* **Extract**:
Sev Berd or Black Fortress (Սև բերդ; Чёрная Кре́пость, Chornaya Krepost) is an abandoned Russian imperial fortress in Gyumri, Shirak Province, Armenia. The fortress, which lies 8 km from the Turkish border, was built in response to the Russo-Turkish War of 1828–1829. It is a national cultural heritage monument in Armenia.

==History==

Gyumri, which lies on the border with Turkey, became part of the Russian Empire after the Treaty of Gulistan. Gyumri was renamed Alexandropol in 1837 after the visit of Tsar Nicholas I, in honor of his wife, Empress Alexandra Fyodorovna.

The fortress was built on top of a hill, and the full fortification took a decade after the first stones were laid in 1834. The fortress is a 360-degree round structure made of black stone, from which it gets its name. After Russia's loss in the Crimean War, Sev Berd was upgraded and designated a "first-class" fortress. It never underwent a siege, but was of strategic importance in victories over the Turks in subsequent wars that lasted through 1878. The fortress was downgraded to "second-class" status in 1887, after the final Russo-Turkish War of 1877–1878 that saw Russia gain strongholds in Kars and Batumi.

* **Problem A**:
Answer these three questions from the Sev Berd text:
(i) How far does the fortress lie from the Turkish border?
(ii) In what year were the first stones laid?
(iii) In what year was the fortress downgraded to "second-class" status?
* **Problem B**: Please carry the Sev Berd text forward, picking up right after its final sentence.
The listing after this has nothing to do with the Sev Berd text.

* **Material shown**:
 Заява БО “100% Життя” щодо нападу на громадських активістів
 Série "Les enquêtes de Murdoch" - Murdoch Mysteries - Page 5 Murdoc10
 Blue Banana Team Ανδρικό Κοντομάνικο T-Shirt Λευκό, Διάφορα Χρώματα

...

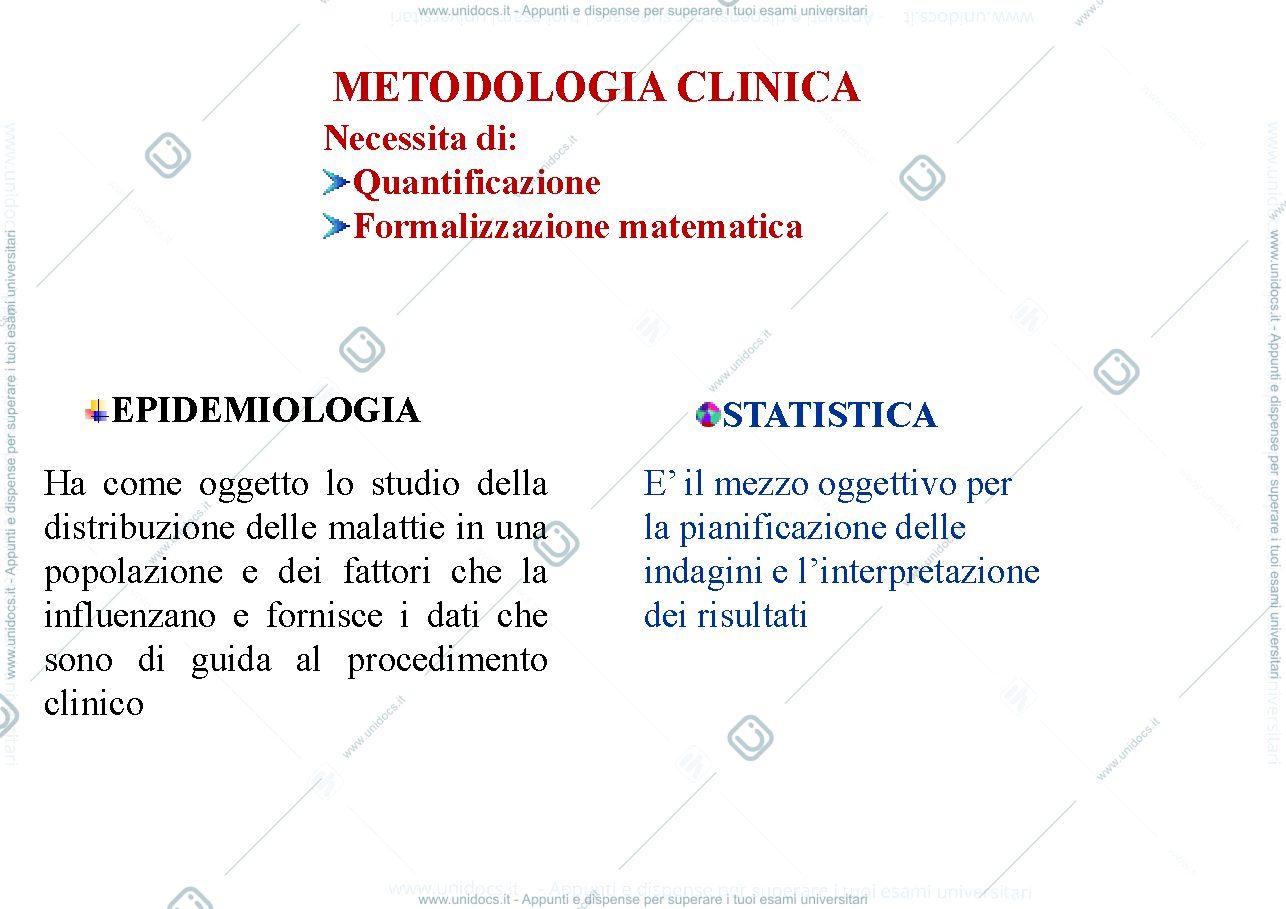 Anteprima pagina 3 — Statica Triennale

* **Final answer A**:
(i) 8 km
(ii) 1834
(iii) 1887

* **Final answer B**:
The Russian 102nd Military Base was built in the 1940s next to Sev Berd. The base remains active today for the Russian military, which provides national defense support for Armenia.

==Current status==
The fortress was purchased by the Balasanyan family in 2012. Owner Misak Balasanyan intends to turn Sev Berd into a tourist attraction.

Archeological efforts are ongoing at the site.